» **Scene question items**
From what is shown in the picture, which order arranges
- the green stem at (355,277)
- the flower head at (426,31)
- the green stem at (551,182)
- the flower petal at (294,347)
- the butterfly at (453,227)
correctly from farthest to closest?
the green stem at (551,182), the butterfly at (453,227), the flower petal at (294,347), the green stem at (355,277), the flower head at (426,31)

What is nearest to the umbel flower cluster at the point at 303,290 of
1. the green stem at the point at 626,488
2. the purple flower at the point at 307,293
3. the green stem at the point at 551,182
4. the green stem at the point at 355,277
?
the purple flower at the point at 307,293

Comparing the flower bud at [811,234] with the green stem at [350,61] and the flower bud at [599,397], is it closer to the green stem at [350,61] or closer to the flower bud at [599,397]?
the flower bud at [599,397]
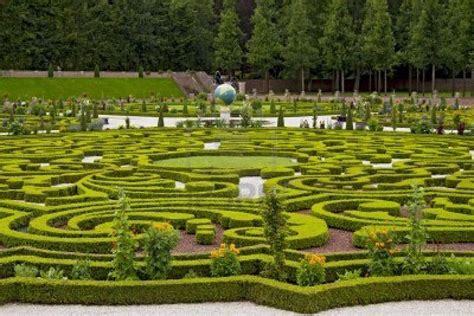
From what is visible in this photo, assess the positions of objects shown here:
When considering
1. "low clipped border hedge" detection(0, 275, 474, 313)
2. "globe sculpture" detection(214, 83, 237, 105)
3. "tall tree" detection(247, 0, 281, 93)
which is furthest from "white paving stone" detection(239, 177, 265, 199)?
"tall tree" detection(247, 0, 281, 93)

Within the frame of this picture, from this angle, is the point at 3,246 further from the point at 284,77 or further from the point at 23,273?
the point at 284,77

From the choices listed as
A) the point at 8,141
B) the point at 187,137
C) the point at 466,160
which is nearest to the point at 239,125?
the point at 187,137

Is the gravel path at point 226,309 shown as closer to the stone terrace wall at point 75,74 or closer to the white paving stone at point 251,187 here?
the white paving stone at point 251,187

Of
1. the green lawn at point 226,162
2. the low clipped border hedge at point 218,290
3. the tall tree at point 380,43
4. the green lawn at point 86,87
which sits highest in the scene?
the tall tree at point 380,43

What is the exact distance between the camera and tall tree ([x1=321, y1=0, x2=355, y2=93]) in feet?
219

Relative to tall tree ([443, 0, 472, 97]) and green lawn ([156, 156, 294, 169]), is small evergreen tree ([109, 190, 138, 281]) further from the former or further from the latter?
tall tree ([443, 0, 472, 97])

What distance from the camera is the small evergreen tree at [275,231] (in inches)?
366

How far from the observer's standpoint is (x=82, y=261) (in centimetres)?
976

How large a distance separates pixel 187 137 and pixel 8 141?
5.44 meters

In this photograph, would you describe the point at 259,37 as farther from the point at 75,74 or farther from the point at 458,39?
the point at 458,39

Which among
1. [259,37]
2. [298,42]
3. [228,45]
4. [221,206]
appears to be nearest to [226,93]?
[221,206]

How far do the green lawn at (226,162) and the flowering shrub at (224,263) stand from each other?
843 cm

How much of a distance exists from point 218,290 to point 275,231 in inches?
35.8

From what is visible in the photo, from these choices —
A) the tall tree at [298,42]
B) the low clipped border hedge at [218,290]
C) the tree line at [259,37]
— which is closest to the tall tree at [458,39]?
* * *
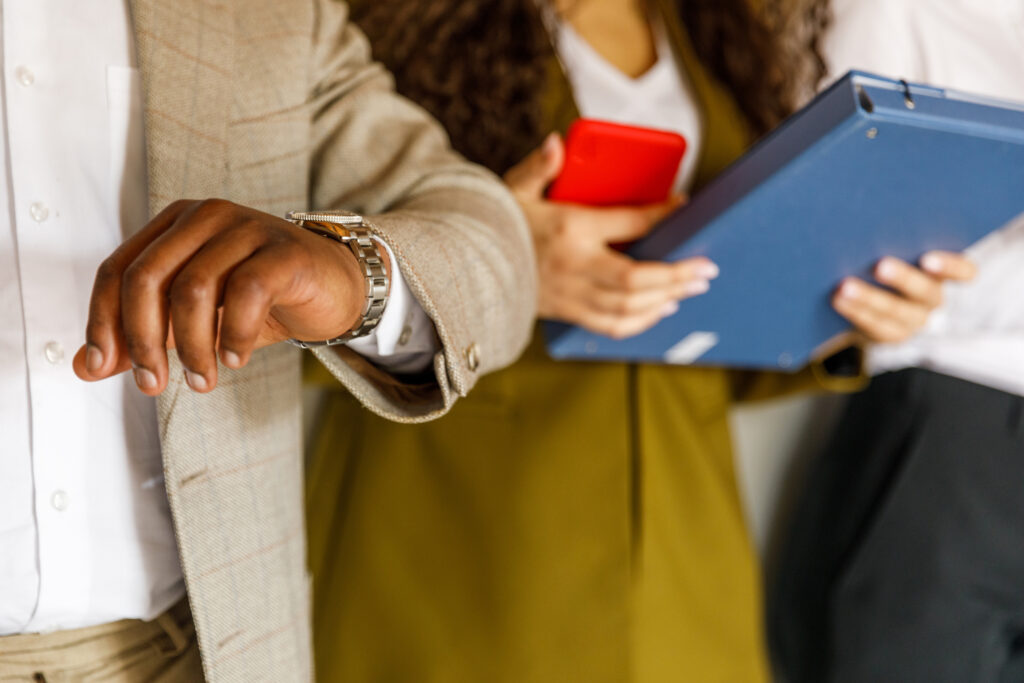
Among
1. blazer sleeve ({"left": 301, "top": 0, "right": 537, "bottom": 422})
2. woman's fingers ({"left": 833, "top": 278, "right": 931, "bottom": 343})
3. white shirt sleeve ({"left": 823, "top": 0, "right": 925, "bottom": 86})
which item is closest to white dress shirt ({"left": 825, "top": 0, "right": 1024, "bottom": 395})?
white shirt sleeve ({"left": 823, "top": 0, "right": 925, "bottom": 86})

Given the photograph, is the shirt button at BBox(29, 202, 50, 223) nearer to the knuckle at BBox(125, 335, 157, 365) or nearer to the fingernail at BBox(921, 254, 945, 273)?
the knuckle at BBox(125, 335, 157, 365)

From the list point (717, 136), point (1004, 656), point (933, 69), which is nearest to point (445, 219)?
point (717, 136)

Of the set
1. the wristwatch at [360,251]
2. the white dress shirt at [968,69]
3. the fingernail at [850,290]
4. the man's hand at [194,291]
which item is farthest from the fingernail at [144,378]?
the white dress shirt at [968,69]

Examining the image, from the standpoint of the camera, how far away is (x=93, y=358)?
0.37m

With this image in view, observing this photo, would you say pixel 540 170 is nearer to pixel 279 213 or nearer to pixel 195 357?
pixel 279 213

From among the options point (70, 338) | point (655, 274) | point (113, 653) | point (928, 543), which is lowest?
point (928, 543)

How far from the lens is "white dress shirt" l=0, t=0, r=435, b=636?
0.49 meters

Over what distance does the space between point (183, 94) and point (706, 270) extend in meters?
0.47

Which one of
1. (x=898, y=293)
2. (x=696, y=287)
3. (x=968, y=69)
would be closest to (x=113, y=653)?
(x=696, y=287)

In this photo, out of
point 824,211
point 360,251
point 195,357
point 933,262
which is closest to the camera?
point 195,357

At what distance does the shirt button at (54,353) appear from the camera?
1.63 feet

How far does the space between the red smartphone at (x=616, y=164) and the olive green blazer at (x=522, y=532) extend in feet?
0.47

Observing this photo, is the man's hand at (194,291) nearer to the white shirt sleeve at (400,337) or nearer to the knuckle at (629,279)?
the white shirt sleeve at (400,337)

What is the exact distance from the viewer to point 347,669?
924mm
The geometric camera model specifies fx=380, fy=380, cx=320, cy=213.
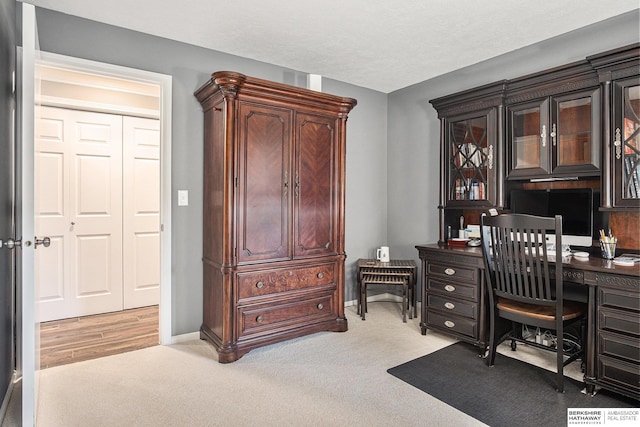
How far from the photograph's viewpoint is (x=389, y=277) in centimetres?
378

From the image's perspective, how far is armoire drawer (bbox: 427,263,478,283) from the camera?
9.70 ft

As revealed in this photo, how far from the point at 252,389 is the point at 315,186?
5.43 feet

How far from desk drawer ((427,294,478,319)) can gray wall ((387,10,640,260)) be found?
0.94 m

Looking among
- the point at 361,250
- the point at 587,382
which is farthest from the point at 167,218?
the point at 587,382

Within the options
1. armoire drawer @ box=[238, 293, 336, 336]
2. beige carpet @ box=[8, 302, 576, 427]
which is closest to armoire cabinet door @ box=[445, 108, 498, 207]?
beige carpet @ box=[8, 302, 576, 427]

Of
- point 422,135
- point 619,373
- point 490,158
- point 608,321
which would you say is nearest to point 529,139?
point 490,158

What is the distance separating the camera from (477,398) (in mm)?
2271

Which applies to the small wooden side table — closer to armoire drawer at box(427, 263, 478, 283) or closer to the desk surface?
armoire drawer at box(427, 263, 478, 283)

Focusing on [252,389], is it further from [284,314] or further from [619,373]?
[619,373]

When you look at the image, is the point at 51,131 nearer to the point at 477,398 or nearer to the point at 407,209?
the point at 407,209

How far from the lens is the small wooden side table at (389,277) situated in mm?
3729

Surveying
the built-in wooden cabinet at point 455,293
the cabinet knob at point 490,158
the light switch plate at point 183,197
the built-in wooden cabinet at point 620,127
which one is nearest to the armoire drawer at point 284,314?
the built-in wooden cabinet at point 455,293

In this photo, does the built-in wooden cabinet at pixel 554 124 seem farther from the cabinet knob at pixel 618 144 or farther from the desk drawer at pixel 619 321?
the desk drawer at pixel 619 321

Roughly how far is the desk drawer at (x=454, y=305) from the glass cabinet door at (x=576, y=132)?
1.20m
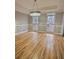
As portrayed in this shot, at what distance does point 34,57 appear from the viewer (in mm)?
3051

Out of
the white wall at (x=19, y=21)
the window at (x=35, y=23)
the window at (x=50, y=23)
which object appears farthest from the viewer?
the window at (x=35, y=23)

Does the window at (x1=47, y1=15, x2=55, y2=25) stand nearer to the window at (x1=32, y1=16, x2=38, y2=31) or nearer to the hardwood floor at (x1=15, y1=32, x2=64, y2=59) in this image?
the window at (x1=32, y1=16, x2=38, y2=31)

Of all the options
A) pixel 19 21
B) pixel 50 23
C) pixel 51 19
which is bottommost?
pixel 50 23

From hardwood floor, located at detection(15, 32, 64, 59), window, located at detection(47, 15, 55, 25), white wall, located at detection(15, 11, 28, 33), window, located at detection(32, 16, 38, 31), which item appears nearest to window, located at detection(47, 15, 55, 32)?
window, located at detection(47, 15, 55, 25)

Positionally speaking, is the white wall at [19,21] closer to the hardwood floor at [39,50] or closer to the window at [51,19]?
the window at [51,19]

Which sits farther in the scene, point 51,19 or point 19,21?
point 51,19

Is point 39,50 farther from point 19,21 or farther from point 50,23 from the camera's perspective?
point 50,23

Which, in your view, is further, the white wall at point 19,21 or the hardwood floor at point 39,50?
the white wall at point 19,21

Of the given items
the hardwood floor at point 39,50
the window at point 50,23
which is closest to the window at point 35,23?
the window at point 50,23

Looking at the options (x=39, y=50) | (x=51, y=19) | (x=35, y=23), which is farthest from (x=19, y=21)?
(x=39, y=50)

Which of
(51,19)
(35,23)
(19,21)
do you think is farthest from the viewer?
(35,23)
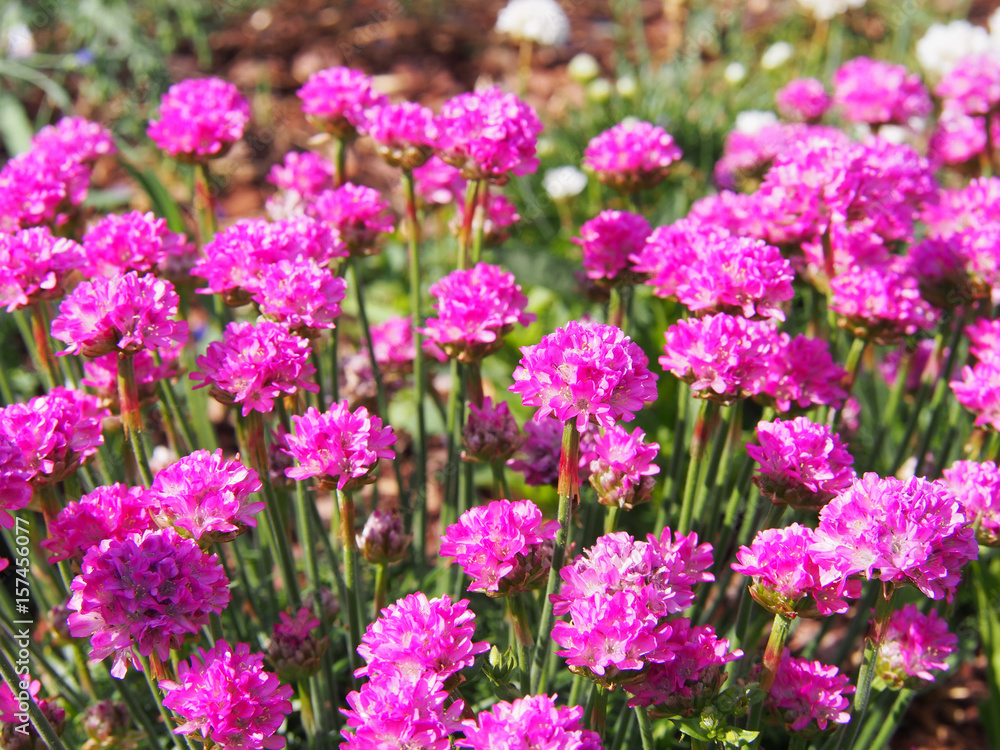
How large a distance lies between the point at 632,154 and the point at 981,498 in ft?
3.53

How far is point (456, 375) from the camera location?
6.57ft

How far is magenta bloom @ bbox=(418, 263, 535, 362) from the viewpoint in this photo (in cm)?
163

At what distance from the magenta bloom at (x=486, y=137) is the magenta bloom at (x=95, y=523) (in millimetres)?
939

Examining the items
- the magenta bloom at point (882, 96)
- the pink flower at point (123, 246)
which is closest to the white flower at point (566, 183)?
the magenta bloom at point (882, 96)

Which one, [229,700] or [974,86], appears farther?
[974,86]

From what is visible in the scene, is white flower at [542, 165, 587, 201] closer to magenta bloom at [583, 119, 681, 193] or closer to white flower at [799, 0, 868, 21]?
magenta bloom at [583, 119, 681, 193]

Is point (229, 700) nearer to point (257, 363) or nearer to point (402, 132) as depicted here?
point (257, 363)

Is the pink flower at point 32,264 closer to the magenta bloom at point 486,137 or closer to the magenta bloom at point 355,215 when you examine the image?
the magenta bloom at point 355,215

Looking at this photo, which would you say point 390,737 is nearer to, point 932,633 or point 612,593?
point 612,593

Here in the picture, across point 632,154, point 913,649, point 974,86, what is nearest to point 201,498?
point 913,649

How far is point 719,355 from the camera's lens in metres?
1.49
* * *
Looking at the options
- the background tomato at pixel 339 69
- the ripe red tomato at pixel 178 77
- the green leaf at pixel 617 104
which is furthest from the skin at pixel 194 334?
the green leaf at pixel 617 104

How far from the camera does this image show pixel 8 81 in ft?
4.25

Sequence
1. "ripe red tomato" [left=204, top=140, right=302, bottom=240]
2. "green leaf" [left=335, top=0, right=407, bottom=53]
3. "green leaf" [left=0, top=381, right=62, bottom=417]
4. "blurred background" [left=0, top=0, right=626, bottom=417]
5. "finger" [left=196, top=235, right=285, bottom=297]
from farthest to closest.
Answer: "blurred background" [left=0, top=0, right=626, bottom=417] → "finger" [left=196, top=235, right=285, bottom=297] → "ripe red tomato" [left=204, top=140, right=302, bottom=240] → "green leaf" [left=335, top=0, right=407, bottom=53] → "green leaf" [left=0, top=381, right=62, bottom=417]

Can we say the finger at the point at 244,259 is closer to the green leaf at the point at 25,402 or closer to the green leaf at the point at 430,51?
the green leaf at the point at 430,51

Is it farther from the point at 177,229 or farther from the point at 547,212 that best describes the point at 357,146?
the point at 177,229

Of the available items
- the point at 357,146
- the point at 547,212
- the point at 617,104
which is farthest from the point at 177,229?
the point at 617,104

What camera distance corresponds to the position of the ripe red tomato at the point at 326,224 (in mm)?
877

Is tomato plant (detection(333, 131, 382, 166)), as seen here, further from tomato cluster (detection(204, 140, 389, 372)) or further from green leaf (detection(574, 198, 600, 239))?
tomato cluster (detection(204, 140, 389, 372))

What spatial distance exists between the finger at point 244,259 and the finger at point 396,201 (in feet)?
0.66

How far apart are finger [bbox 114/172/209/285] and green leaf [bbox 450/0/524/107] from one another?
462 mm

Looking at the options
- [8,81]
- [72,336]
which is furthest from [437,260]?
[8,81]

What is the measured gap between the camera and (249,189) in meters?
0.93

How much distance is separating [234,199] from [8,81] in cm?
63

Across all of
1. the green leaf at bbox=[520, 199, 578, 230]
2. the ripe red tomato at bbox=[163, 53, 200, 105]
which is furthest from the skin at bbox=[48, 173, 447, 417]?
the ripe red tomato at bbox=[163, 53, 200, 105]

» **Prompt**
Rewrite the lines starting at the one containing "From what is visible in this" and ending at the one containing "177, 265, 199)?", swapping "globe sculpture" for "stone urn" and leaving everything else unchanged.

» **Final answer**
From what is visible in this photo, assess the positions of objects shown here:
When considering
1. "low clipped border hedge" detection(0, 275, 474, 313)
2. "stone urn" detection(214, 83, 237, 105)
3. "tall tree" detection(247, 0, 281, 93)
which is furthest from "white paving stone" detection(239, 177, 265, 199)?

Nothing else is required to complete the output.